最後の大晦日となった2017年(おととし)の写真を見つけた。最後と分かっていたらと、愚息は自らの親不孝を悔やんでも悔やみきれない。意気軒高で不敵な表向きの言動とは裏腹に、父は深い懊悩、憂愁を陰に漂わせたひたすら祈りの人だった。寝静まった母を傍らに、万感の思いで机に静かにたたずむ父の後ろ姿を何度か見かけたことがある。涙を浮かべていた時もあった。言葉の真の意味で謙遜、謙虚な人だった。修道士、聖職者でも稀な清い魂の持ち主だった。私たち若い家族のことに、決して自分から土足で上がり込むような干渉はしなかった。ただ、いつも私たちのことを心にかけ、愛情を注いでくれた。

混迷極まりない社会にあって、人間にとって何が大切かという基準を身をもって示してくださいました。誠実という言葉そのままのお姿を思い浮かべるとき、馬齢を重ね還暦を過ぎた私には、自然と身が引き締まる思いです。数年前、突発性難聴を発症し入院する際、『モノディアロゴス』を持参しました。自分が窮地に追い込まれた時先生の文章にどれだけ救われたか。ご著書の中で、「本物の人物には含羞がある。」と言われていたのを覚えています。優しいお人柄であっても人間を熟知された透徹した目を兼ね備えた君子人。
阿部様、常に心の中で主を仰ぎ、自らの使命を誠実に生きた父を称えるこれ以上ないお言葉に感謝いたします。小さく素朴な、しかし気高い生涯でした。父の生の本質は、間違いなく信仰であり、至高の魂たちへの追慕、献身でした。父の行い、言葉を、心の目できちんと見る人にはわかるはずです。最後、主のふるいにかけられ、追従人、冷笑者たちは霧散し、父を本当に理解し、支持くださった人々が残りました。数は少なかったです。でも、真理、真実は数の問題ではないでしょう。これは常に戦士の気持ちで戦って生きていた父が得た大勝利です。すべては然るべく成し遂げられたのだと思っています。父は今や永遠の憩いのうちにあり、天からの祝福に満たされていると思います。

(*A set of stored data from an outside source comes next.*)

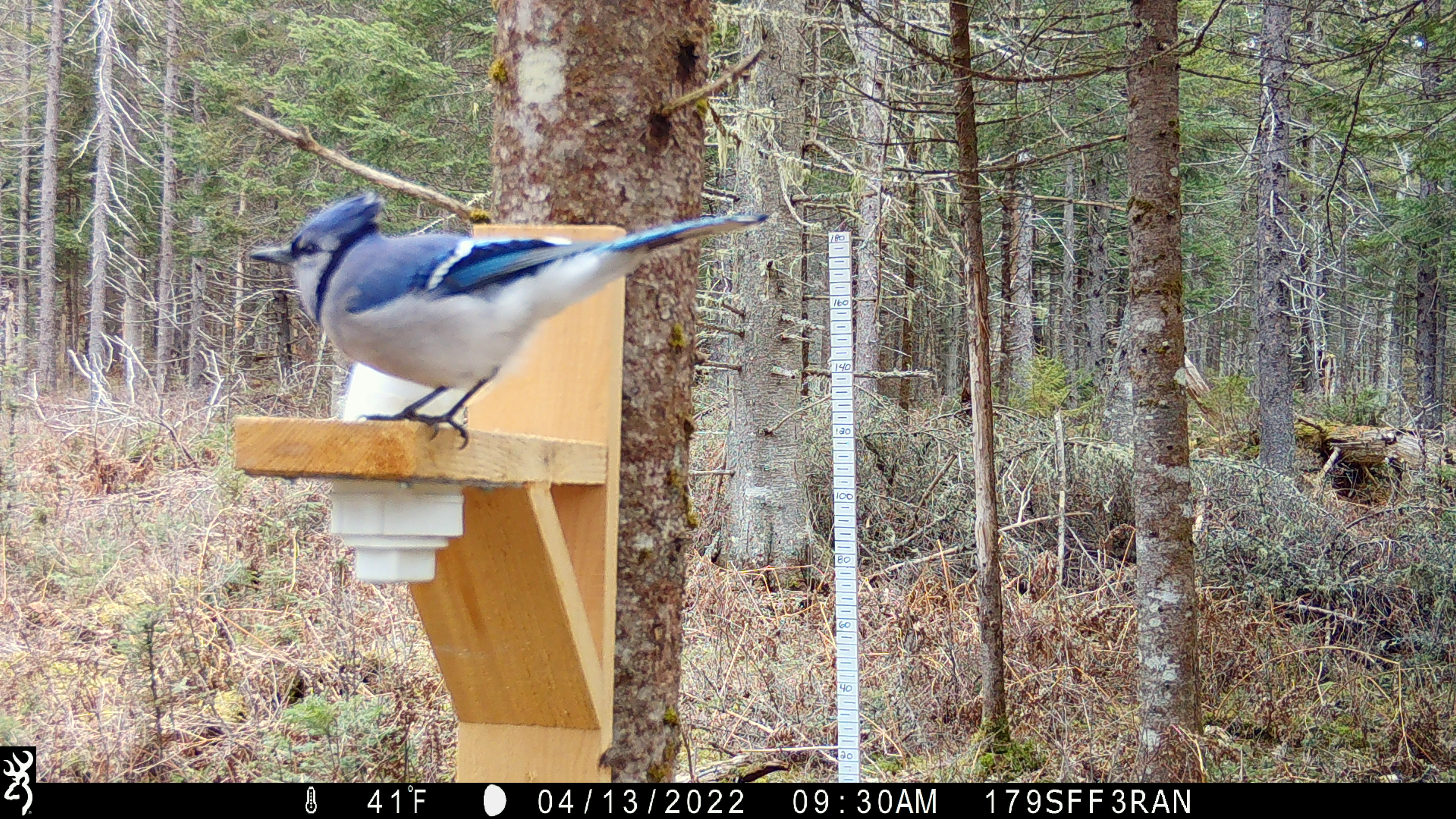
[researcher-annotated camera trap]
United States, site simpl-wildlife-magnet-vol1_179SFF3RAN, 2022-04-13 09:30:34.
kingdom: Animalia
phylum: Chordata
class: Aves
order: Passeriformes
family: Corvidae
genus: Cyanocitta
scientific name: Cyanocitta cristata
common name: blue jay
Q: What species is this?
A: Blue jay (Cyanocitta cristata).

呑空庵主の最期の大晦日。あの庵主夫妻の砦で、家族が共に時を過ごし、腹を満たし、心を満たした尊い瞬間に感謝。
あずささん、有難うございます。父の魂にメッセージは届いたと思います。
淳さん
大晦日の写真拝見しました。
僕にとってはもう胸が張り裂けそうな景色・佇まいの写真です。
兄いへの感謝、残されたご一家への”平和であれかし!”の祈り、に僕たち二人も加えてください。
守口
守口さま
ご夫妻からの父と私たち家族へのお祈りに心を強められ、深く感謝いたします。父を想ってくださる方がいる限り、父は生き続けるのだと思います。これからも私たちをお見守りください。お願い申し上げます。
それにしても父の最晩年は、まるでその生涯のフィナーレを告げるような恵みの出来事に満ちていました。父は幸せを感じていたと思います。そして母との結婚生活50周年の日に天に迎えられました。何という最期でしょう。母への最後の愛のメッセージだったのだと思いますし、残された私たちは「魂のリレー」としてのバトンを託されたのだと捉えます。